◆ Text for analysis ◆

A: Well, it sure helps with managing details about science and technology. You see there are two types primary types of science fiction. Hard and Soft. Hard SF is technically accurate (though we may wink at things like faster than light travel or large cheap sources of energy. Hard SF tries to be as realistic as you can be. Soft SF is of two types. One is in the sense that it deals with softer disciplines of science, like psychology, sociology, anthropology, and so on.


The other aspect of Soft-science is where science is not treated realistically or where basic laws of physics are simply not applied. Things like, I bumped my computer, it became aware and took over the world. Or, using common household chemicals I developed a drug that made me super intelligent and immortal. Or you forget about things like inertia, mass, or gravity and end up doing things like walking on the surface of the sun. For those who have even an inkling of understanding of science, such things are as offensive as stating that 2 plus 2 is 22.


Q. You also flew F-4 Phantom Jets. What can you tell us about that? (Or is this classified?!)


A: Oh…well. When I went to college, the Vietnam war was still raging. Many of my classmates were drafted right out of college and spent the next couple years in foxholes in distant jungles. I had a very low draft number and would have been drafted, so I joined the Marines and qualified for their pilot training program. I got my private license and after college went into the marines. Fortunately, the month that I got my wings, the US pulled out of Vietnam. I never served in combat and count myself lucky in several ways. But I did have a few incredible experiences, like walking away from a plane crash, and flying at Mach 2 fifty feet above the surface of the Arizona desert. I later served as an air traffic controller too. It was…amazing.


But I have had a lot of other experiences too. I have been a short-order cook, a cartoonist, a business manager for a small weekly paper, a marathoner, a scuba diver, and more. My background is rather… eclectic.

(Data taken from a collection)
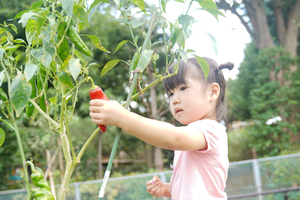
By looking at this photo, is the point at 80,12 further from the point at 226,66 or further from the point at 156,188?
the point at 156,188

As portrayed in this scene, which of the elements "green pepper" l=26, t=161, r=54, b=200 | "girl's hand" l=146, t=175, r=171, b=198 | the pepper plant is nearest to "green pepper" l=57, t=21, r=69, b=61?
the pepper plant

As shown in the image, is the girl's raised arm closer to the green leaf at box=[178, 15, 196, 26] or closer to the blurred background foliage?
the green leaf at box=[178, 15, 196, 26]

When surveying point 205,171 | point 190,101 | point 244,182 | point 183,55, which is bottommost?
point 244,182

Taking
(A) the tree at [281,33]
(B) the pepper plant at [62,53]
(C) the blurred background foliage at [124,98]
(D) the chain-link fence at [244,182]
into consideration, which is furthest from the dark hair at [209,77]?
(A) the tree at [281,33]

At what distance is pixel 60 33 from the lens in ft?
1.75

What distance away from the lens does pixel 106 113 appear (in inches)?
23.0

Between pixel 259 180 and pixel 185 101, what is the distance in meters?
4.51

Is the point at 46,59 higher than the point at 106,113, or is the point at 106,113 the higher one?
the point at 46,59

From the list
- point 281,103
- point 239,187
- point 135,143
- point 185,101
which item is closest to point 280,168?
point 239,187

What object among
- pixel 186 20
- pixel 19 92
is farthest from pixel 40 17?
pixel 186 20

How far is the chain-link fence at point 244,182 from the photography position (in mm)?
4195

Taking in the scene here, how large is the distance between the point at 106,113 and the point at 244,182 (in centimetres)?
486

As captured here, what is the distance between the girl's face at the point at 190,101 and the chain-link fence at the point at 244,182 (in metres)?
3.53

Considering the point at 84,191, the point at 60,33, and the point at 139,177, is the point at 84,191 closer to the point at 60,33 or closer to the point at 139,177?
the point at 139,177
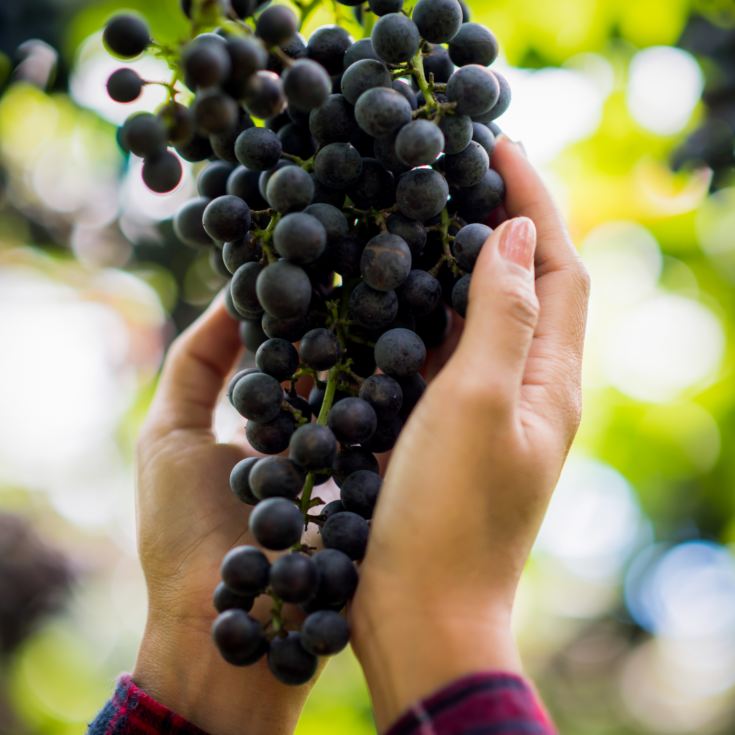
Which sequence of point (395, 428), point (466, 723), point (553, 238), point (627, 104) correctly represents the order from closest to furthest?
1. point (466, 723)
2. point (395, 428)
3. point (553, 238)
4. point (627, 104)

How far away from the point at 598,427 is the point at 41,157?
10.9ft

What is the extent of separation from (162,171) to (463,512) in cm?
66

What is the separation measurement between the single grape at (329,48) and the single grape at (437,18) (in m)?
0.13

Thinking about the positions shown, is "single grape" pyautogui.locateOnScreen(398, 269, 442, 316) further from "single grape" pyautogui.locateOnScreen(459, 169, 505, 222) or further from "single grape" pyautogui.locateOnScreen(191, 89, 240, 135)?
"single grape" pyautogui.locateOnScreen(191, 89, 240, 135)

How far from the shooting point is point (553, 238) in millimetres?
1304

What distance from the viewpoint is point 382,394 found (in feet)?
3.57

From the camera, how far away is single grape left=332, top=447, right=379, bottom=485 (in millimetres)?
1124

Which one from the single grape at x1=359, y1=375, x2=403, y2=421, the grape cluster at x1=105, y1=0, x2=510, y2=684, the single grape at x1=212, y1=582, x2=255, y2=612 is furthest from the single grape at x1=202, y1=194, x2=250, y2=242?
the single grape at x1=212, y1=582, x2=255, y2=612

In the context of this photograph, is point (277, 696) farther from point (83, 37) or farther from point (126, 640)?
point (126, 640)

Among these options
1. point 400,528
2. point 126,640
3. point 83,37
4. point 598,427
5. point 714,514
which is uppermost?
point 714,514

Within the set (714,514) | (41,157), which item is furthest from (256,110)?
(714,514)

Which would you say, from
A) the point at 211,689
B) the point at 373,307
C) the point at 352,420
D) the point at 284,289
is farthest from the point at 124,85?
the point at 211,689

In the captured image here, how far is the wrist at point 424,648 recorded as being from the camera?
0.97 m

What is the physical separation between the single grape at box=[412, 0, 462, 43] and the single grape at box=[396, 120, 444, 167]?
7.7 inches
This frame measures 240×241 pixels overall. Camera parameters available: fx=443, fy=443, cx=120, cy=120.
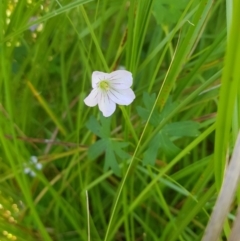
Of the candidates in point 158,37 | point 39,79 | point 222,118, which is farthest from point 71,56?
point 222,118

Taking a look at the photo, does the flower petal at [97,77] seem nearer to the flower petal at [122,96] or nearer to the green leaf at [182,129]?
the flower petal at [122,96]

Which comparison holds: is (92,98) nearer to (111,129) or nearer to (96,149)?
(96,149)

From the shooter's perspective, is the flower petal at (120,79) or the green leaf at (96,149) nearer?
the flower petal at (120,79)

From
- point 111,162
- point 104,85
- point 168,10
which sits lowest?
point 111,162

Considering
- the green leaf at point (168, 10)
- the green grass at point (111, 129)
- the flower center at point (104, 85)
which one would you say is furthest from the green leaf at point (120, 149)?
the green leaf at point (168, 10)

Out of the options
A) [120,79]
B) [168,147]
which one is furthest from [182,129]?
[120,79]

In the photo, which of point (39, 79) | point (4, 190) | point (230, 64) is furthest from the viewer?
point (39, 79)

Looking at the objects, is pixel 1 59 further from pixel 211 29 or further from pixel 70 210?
pixel 211 29
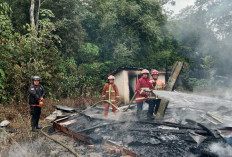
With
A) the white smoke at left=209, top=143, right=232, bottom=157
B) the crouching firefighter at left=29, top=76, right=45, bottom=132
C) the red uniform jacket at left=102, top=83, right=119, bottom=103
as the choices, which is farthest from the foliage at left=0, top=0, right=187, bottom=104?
the white smoke at left=209, top=143, right=232, bottom=157

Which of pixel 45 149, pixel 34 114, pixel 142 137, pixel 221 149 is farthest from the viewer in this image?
pixel 34 114

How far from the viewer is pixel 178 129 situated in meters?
5.05

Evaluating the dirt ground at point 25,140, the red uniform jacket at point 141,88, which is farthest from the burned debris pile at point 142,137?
the red uniform jacket at point 141,88

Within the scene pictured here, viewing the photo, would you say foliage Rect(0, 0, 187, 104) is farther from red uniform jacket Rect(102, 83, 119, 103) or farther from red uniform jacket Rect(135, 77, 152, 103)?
red uniform jacket Rect(135, 77, 152, 103)

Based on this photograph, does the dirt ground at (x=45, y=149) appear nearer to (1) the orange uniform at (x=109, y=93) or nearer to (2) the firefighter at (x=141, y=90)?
(1) the orange uniform at (x=109, y=93)

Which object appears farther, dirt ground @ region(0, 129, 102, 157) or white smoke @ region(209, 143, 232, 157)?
dirt ground @ region(0, 129, 102, 157)

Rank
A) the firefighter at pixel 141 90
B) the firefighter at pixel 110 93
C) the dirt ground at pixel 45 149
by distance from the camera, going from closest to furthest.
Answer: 1. the dirt ground at pixel 45 149
2. the firefighter at pixel 141 90
3. the firefighter at pixel 110 93

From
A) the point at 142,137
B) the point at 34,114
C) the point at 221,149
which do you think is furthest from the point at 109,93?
the point at 221,149

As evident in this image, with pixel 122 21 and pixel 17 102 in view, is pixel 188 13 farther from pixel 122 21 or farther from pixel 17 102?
pixel 17 102

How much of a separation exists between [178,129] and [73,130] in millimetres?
2996

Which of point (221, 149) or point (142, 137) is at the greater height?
point (221, 149)

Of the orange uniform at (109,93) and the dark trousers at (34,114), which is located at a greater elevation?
the orange uniform at (109,93)

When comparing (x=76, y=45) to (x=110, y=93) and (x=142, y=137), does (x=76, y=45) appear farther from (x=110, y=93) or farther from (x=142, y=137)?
(x=142, y=137)

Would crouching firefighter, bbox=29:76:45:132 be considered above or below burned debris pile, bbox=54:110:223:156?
above
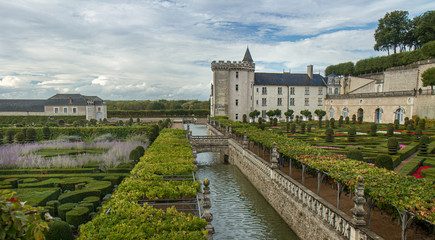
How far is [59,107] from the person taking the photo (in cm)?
5819

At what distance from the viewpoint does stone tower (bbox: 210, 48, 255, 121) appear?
159ft

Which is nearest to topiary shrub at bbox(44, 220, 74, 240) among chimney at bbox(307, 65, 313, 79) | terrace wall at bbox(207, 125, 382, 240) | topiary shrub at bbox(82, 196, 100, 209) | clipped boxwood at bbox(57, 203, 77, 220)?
clipped boxwood at bbox(57, 203, 77, 220)

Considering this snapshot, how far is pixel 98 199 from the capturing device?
41.5ft

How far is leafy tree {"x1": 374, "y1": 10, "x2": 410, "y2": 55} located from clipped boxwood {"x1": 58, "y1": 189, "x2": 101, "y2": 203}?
6387cm

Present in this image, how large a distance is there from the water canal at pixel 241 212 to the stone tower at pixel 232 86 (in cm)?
2637

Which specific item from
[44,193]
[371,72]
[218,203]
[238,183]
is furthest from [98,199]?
[371,72]

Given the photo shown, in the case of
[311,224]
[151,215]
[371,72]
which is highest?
[371,72]

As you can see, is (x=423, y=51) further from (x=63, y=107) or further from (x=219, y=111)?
(x=63, y=107)

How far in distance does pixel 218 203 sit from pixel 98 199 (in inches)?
285

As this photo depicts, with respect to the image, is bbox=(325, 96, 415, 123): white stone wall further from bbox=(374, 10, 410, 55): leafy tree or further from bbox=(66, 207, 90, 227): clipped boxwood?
bbox=(66, 207, 90, 227): clipped boxwood

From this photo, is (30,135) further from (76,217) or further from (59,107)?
(76,217)

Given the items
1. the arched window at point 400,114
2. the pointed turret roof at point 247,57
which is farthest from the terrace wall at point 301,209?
the pointed turret roof at point 247,57

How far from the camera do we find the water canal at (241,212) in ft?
43.7

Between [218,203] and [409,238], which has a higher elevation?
[409,238]
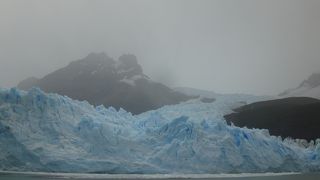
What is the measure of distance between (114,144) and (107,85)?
6.15 m

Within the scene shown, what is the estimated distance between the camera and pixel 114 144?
13.5 meters

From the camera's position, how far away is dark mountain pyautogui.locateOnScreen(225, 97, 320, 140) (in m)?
19.4

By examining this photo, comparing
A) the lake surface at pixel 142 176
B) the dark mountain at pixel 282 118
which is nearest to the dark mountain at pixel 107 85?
the dark mountain at pixel 282 118

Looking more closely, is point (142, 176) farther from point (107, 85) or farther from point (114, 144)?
point (107, 85)

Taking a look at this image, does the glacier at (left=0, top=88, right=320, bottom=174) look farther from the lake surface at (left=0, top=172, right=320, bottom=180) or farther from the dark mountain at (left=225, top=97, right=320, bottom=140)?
the dark mountain at (left=225, top=97, right=320, bottom=140)

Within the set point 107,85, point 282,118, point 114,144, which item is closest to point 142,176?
point 114,144

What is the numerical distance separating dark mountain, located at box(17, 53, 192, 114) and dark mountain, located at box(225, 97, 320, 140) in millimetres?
2567

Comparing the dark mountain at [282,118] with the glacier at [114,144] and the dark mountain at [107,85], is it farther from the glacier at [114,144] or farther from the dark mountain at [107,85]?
the glacier at [114,144]

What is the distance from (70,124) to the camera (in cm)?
1366

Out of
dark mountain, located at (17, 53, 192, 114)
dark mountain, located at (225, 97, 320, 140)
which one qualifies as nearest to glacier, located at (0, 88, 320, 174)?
dark mountain, located at (17, 53, 192, 114)

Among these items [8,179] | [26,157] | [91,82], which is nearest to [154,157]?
[26,157]

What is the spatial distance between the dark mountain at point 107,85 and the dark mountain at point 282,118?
8.42ft

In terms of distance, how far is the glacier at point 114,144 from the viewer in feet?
41.0

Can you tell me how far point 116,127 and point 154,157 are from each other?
149 cm
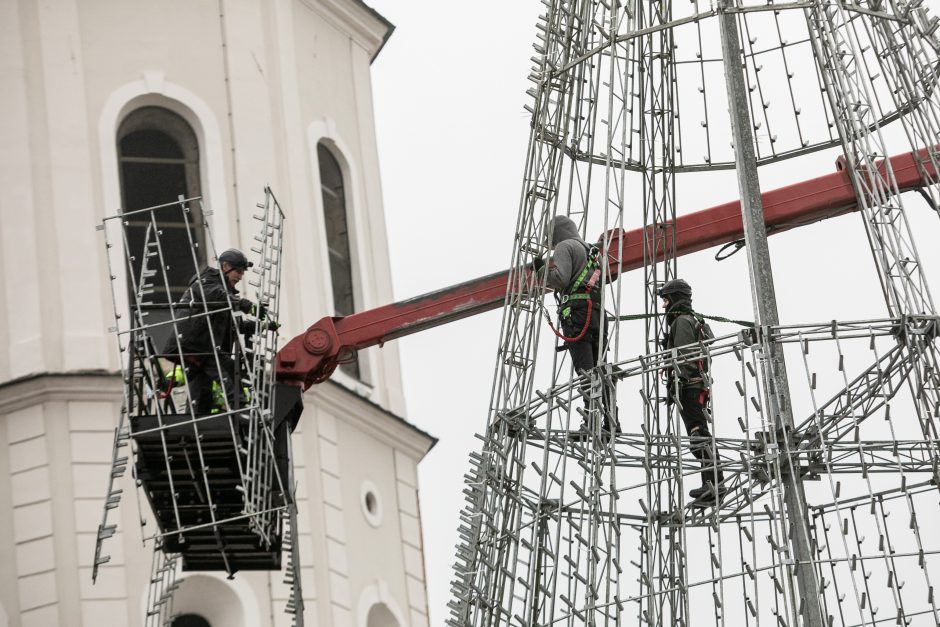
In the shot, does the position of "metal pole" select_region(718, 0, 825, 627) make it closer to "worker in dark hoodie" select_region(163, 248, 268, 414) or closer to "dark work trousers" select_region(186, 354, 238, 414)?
"worker in dark hoodie" select_region(163, 248, 268, 414)

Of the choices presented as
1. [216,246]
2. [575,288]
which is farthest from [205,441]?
[216,246]

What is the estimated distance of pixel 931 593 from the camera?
44.4ft

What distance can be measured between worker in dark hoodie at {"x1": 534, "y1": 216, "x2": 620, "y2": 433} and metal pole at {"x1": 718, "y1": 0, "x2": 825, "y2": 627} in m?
1.49

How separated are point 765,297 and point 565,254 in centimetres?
217

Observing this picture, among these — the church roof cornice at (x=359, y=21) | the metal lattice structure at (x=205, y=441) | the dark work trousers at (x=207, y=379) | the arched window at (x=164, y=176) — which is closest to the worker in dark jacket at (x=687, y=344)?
the metal lattice structure at (x=205, y=441)

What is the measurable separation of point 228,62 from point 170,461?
15.9 meters

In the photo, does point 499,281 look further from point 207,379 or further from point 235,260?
point 207,379

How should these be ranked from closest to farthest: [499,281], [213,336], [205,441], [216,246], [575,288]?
1. [575,288]
2. [205,441]
3. [213,336]
4. [499,281]
5. [216,246]

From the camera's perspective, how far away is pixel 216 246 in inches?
1278

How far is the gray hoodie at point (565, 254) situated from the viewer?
55.6 ft

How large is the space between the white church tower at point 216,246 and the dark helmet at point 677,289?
14.5 meters

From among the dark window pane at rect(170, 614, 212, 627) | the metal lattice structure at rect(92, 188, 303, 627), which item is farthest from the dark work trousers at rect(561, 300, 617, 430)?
the dark window pane at rect(170, 614, 212, 627)

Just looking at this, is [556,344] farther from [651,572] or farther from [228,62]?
[228,62]

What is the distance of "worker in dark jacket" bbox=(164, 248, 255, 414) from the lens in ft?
64.3
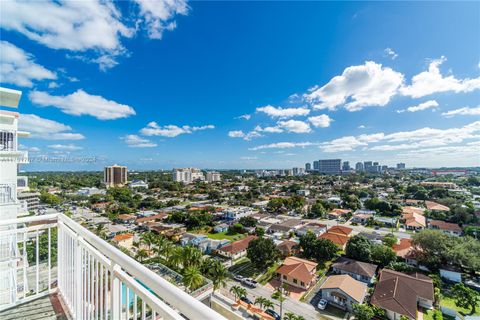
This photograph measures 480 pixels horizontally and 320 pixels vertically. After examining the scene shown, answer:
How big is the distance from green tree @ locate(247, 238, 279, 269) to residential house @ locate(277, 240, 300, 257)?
5.43ft

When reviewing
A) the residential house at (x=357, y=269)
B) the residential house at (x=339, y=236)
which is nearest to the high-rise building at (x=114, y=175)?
the residential house at (x=339, y=236)

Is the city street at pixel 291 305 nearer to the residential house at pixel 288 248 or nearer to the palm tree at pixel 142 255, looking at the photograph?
the residential house at pixel 288 248

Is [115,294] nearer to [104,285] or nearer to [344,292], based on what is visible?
[104,285]

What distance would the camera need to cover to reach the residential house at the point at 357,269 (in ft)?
36.5

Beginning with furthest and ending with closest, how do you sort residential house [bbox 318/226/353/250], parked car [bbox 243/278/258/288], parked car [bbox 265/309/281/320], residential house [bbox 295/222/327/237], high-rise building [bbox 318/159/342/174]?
high-rise building [bbox 318/159/342/174], residential house [bbox 295/222/327/237], residential house [bbox 318/226/353/250], parked car [bbox 243/278/258/288], parked car [bbox 265/309/281/320]

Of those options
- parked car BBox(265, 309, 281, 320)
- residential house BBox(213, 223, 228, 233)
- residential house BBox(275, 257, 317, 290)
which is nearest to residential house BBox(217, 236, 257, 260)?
residential house BBox(275, 257, 317, 290)

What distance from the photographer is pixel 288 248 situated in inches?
563

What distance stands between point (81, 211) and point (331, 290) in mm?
27719

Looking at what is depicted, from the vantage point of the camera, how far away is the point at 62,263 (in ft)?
7.25

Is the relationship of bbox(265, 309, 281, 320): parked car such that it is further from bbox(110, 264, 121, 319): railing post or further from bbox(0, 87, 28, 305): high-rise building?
bbox(110, 264, 121, 319): railing post

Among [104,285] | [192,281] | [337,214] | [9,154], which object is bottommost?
[337,214]

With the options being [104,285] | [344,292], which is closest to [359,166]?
[344,292]

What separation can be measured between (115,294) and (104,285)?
23cm

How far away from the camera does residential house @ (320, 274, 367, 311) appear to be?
30.1ft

◆ Exercise instructions ◆
Please reproduce the part of the interview text that opens with the words containing "The other aspect" and closes with "plus 2 is 22.". The listing is not needed.

◆ Response to the exercise ◆
The other aspect of Soft-science is where science is not treated realistically or where basic laws of physics are simply not applied. Things like, I bumped my computer, it became aware and took over the world. Or, using common household chemicals I developed a drug that made me super intelligent and immortal. Or you forget about things like inertia, mass, or gravity and end up doing things like walking on the surface of the sun. For those who have even an inkling of understanding of science, such things are as offensive as stating that 2 plus 2 is 22.